C'est qu'il y eut, entre temps, bien des « nouvelles et merveilles », expérimentations plus ou moins anecdotiques, poèmes épars et, surtout, petits bijoux de nouvelles. « La Présidence d'Octobre », par exemple (prix Locus 2003) ; ou « Amères moutures » et ses filles-café ; ou « Les Bons garçons méritent des récompenses » et son merveilleux souvenir d'enfance ; ou encore « L'Oiseau-soleil », avec ses fins gourmets en quête du plus précieux des repas... Mais on pourrait en citer bien d'autres : « La Vérité sur le cas du départ de Mlle Finch », « Comment parler aux filles pendant les fêtes »...
Il y eut aussi, régulièrement, des univers accaparés et/ou revisités (dont, dans un sens, celui de Matrix avec « Goliath »), des histoires et archétypes renouvelés, de Boucles d'or à Arlequin. Un texte de jeunesse au titre à coucher dehors, également (« Les Epouses interdites des esclaves sans visage dans le manoir secret de la nuit du désir redoutable »). Et nombre de bizarreries souvent savoureuses, et en tout cas largement rétives à la classification comme au commentaire.

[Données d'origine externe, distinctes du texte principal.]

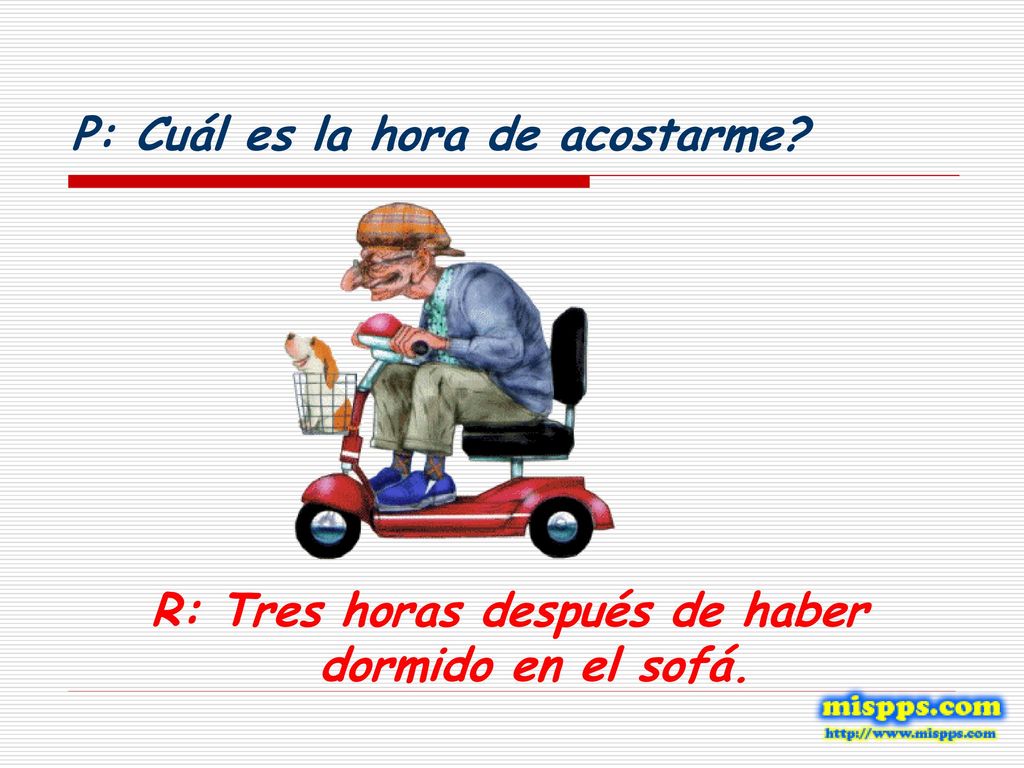 P: Cuál es la hora de acostarme?

R: Tres horas después de haber dormido en el sofá.

mispps.com
http://www.mispps.com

Bien des choses, tout ce qui, en somme, fait de Neil Gaiman un des meilleurs auteurs du genre, a fortiori en tant que nouvelliste. Ce n'est sûrement pas un hasard si le volume est dédié à Ray Bradbury, Harlan Ellison et Robert Sheckley, « grands maîtres de l'art ». Et le fait est qu'il se montre ici à son meilleur, particulièrement convaincant quand il se livre au travail de précision. Des choses fragiles le confirme, s'il en était encore besoin après Miroirs et fumée : Neil Gaiman est bel et bien un des meilleurs nouvellistes de sa génération.